Le livre pressent l’Apocalypse, alimentée par toutes les haines passées et inscrites dans l’Histoire. Selon lui, les mythes nous poursuivent, nous ne sommes pas libres et nous retrouvons ancrés dans le passé, dans un monde ancien qui ne parvient pas à se transformer en avenir. Son point de vue n’est d’ailleurs pas dénué de sens. Il se dit impuissant et maudit face au savoir qu’il aimerait oublier, définitivement, et réécrire les mythes. Il voudrait pouvoir écrire l’histoire et non la subir.

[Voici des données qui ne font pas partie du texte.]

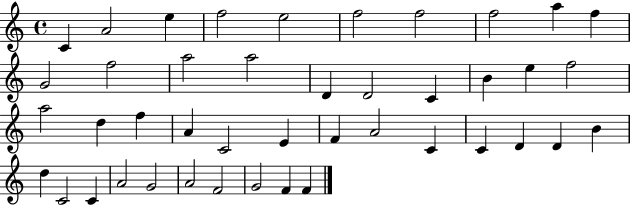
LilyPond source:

{
  \clef treble
  \time 4/4
  \defaultTimeSignature
  \key c \major
  c'4 a'2 e''4 | f''2 e''2 | f''2 f''2 | f''2 a''4 f''4 | \break g'2 f''2 | a''2 a''2 | d'4 d'2 c'4 | b'4 e''4 f''2 | \break a''2 d''4 f''4 | a'4 c'2 e'4 | f'4 a'2 c'4 | c'4 d'4 d'4 b'4 | \break d''4 c'2 c'4 | a'2 g'2 | a'2 f'2 | g'2 f'4 f'4 | \break \bar "|."
}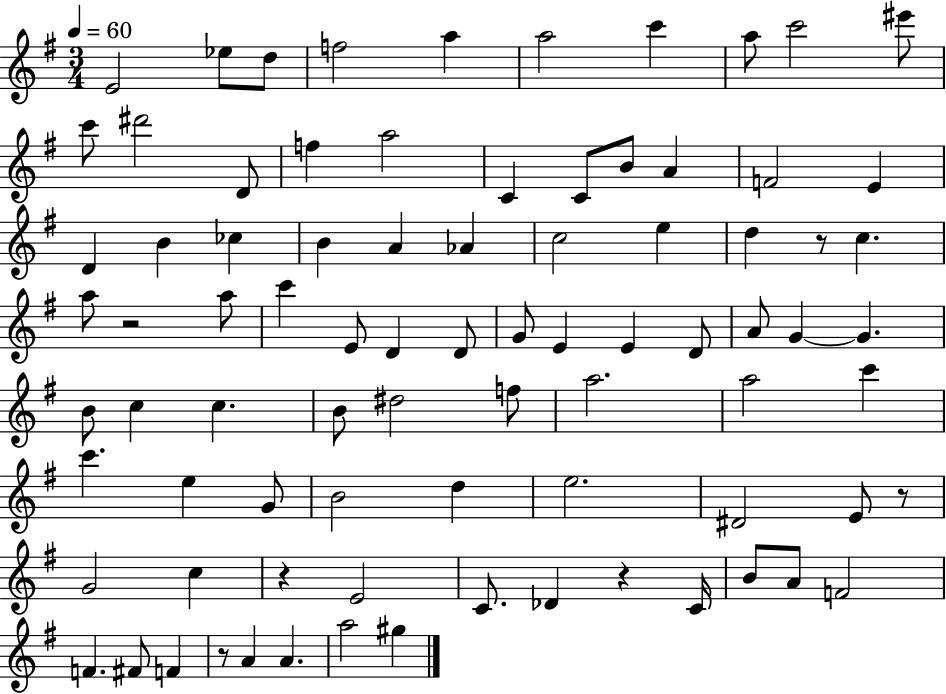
X:1
T:Untitled
M:3/4
L:1/4
K:G
E2 _e/2 d/2 f2 a a2 c' a/2 c'2 ^e'/2 c'/2 ^d'2 D/2 f a2 C C/2 B/2 A F2 E D B _c B A _A c2 e d z/2 c a/2 z2 a/2 c' E/2 D D/2 G/2 E E D/2 A/2 G G B/2 c c B/2 ^d2 f/2 a2 a2 c' c' e G/2 B2 d e2 ^D2 E/2 z/2 G2 c z E2 C/2 _D z C/4 B/2 A/2 F2 F ^F/2 F z/2 A A a2 ^g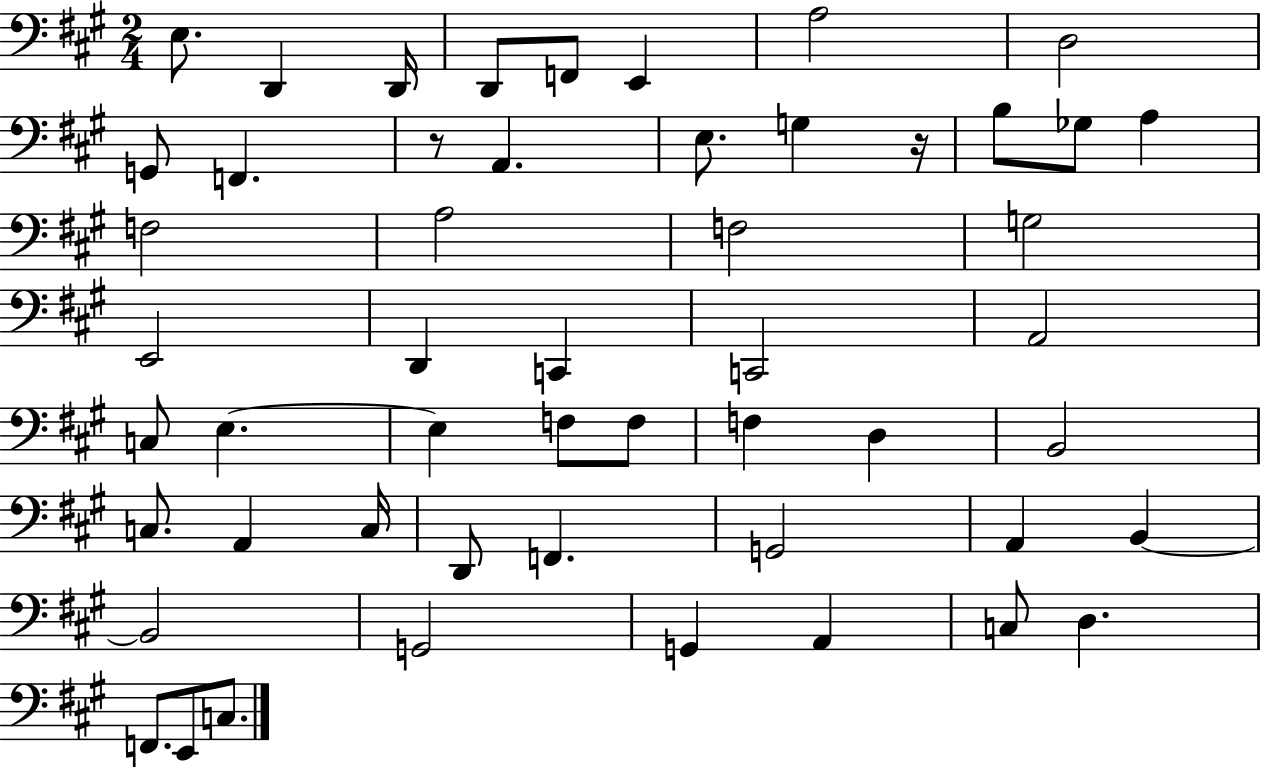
E3/e. D2/q D2/s D2/e F2/e E2/q A3/h D3/h G2/e F2/q. R/e A2/q. E3/e. G3/q R/s B3/e Gb3/e A3/q F3/h A3/h F3/h G3/h E2/h D2/q C2/q C2/h A2/h C3/e E3/q. E3/q F3/e F3/e F3/q D3/q B2/h C3/e. A2/q C3/s D2/e F2/q. G2/h A2/q B2/q B2/h G2/h G2/q A2/q C3/e D3/q. F2/e. E2/e C3/e.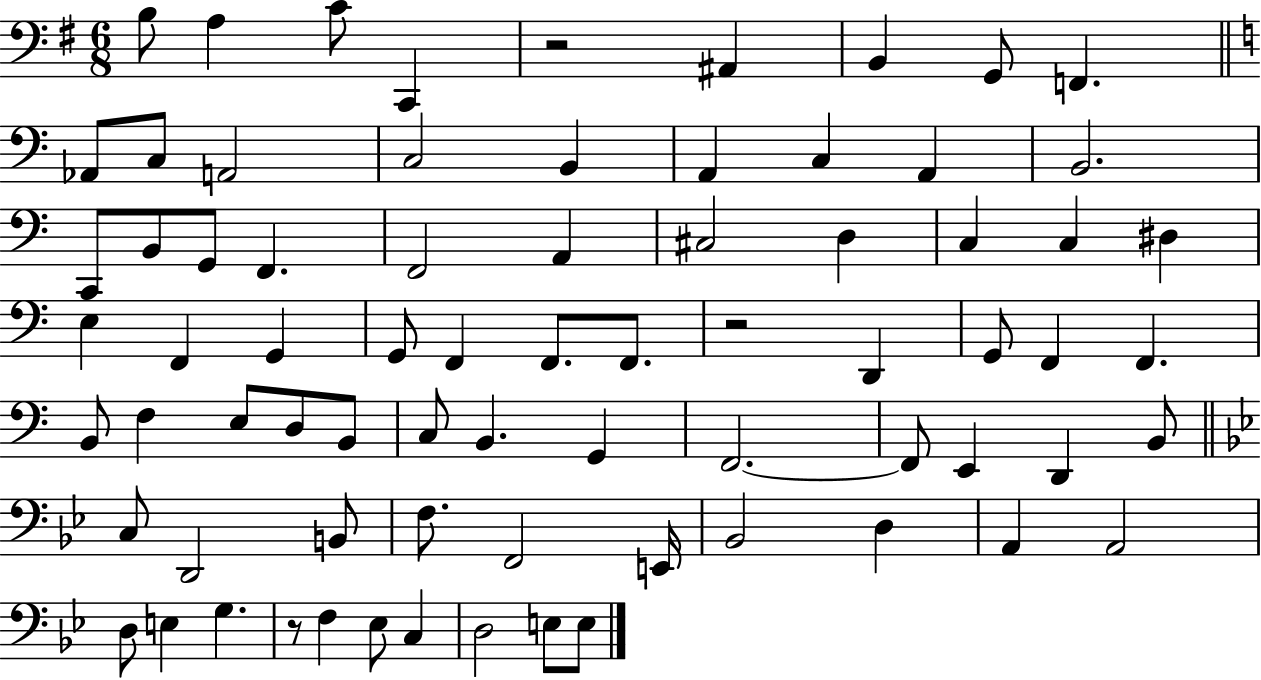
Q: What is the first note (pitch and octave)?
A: B3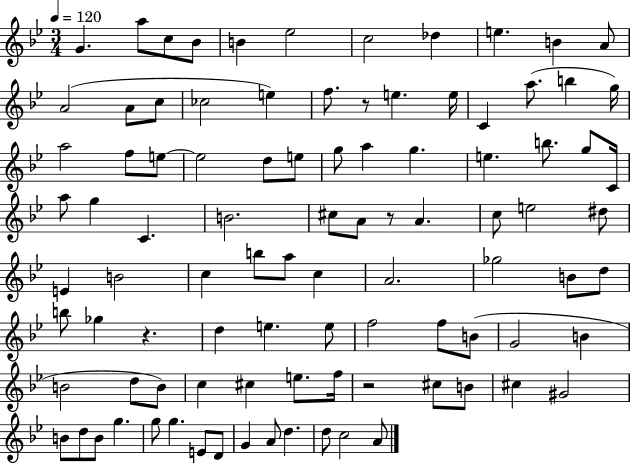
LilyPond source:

{
  \clef treble
  \numericTimeSignature
  \time 3/4
  \key bes \major
  \tempo 4 = 120
  g'4. a''8 c''8 bes'8 | b'4 ees''2 | c''2 des''4 | e''4. b'4 a'8 | \break a'2( a'8 c''8 | ces''2 e''4) | f''8. r8 e''4. e''16 | c'4 a''8.( b''4 g''16) | \break a''2 f''8 e''8~~ | e''2 d''8 e''8 | g''8 a''4 g''4. | e''4. b''8. g''8 c'16 | \break a''8 g''4 c'4. | b'2. | cis''8 a'8 r8 a'4. | c''8 e''2 dis''8 | \break e'4 b'2 | c''4 b''8 a''8 c''4 | a'2. | ges''2 b'8 d''8 | \break b''8 ges''4 r4. | d''4 e''4. e''8 | f''2 f''8 b'8( | g'2 b'4 | \break b'2 d''8 b'8) | c''4 cis''4 e''8. f''16 | r2 cis''8 b'8 | cis''4 gis'2 | \break b'8 d''8 b'8 g''4. | g''8 g''4. e'8 d'8 | g'4 a'8 d''4. | d''8 c''2 a'8 | \break \bar "|."
}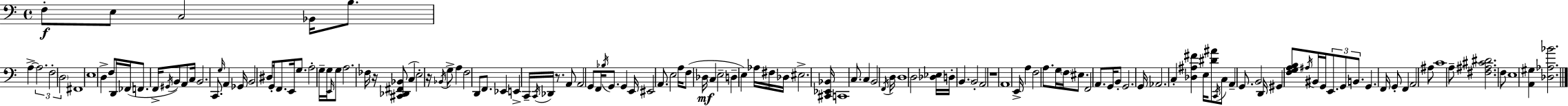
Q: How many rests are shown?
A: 4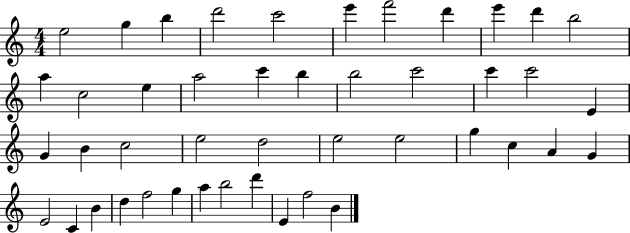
E5/h G5/q B5/q D6/h C6/h E6/q F6/h D6/q E6/q D6/q B5/h A5/q C5/h E5/q A5/h C6/q B5/q B5/h C6/h C6/q C6/h E4/q G4/q B4/q C5/h E5/h D5/h E5/h E5/h G5/q C5/q A4/q G4/q E4/h C4/q B4/q D5/q F5/h G5/q A5/q B5/h D6/q E4/q F5/h B4/q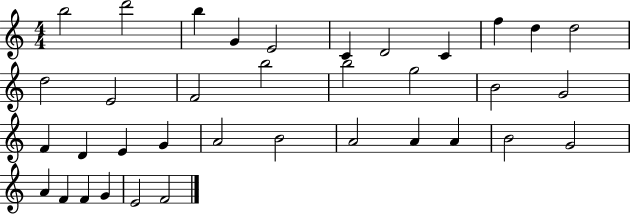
{
  \clef treble
  \numericTimeSignature
  \time 4/4
  \key c \major
  b''2 d'''2 | b''4 g'4 e'2 | c'4 d'2 c'4 | f''4 d''4 d''2 | \break d''2 e'2 | f'2 b''2 | b''2 g''2 | b'2 g'2 | \break f'4 d'4 e'4 g'4 | a'2 b'2 | a'2 a'4 a'4 | b'2 g'2 | \break a'4 f'4 f'4 g'4 | e'2 f'2 | \bar "|."
}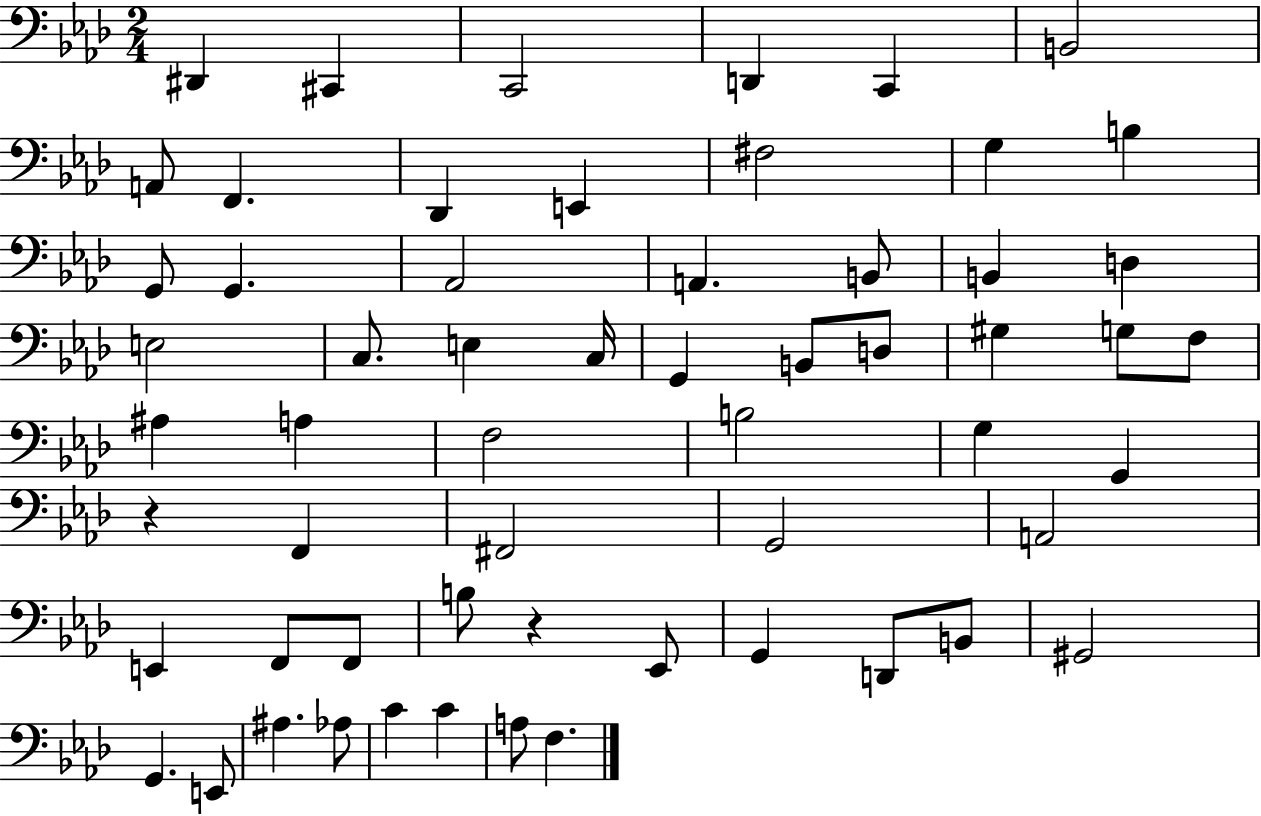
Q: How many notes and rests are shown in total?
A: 59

Pour explorer le monde, le livre nous emmène dans son périple entre le banquet des origines, les hommes troncs dans le Gange en Inde, la Neva à Saint Pétersbourg, les mangas au Japon, les pins canadiens, le ski à Dubaï, la Reine et le Qatar, Moïse et la mer qui s’ouvre en deux, un meurtrier des westerns… Il est évident qu’il a hautement réussi le pari de nous faire voyager au sens large du terme et à nous emporter loin. Trop loin peut-être. En ce qui me concerne, je suis arrivée à destination à bout de souffle et parfois déboussolée : l’auteur effectue des connexions infinies pas toujours faciles à suivre, des récits suspendus que l’on retrouve néanmoins dans la suite de l’histoire, des histoires devrais-je dire, si tant est que l’on parvienne à faire le lien. On assiste à l’impuissance du livre et à son désarroi face au monde. Difficile de ressortir de ce maelström totalement clairvoyant ; moi qui d’ordinaire affectionne les histoires imaginaires farfelues me suis trouvée aussi confuse que le livre et finalement contente d’en venir à bout.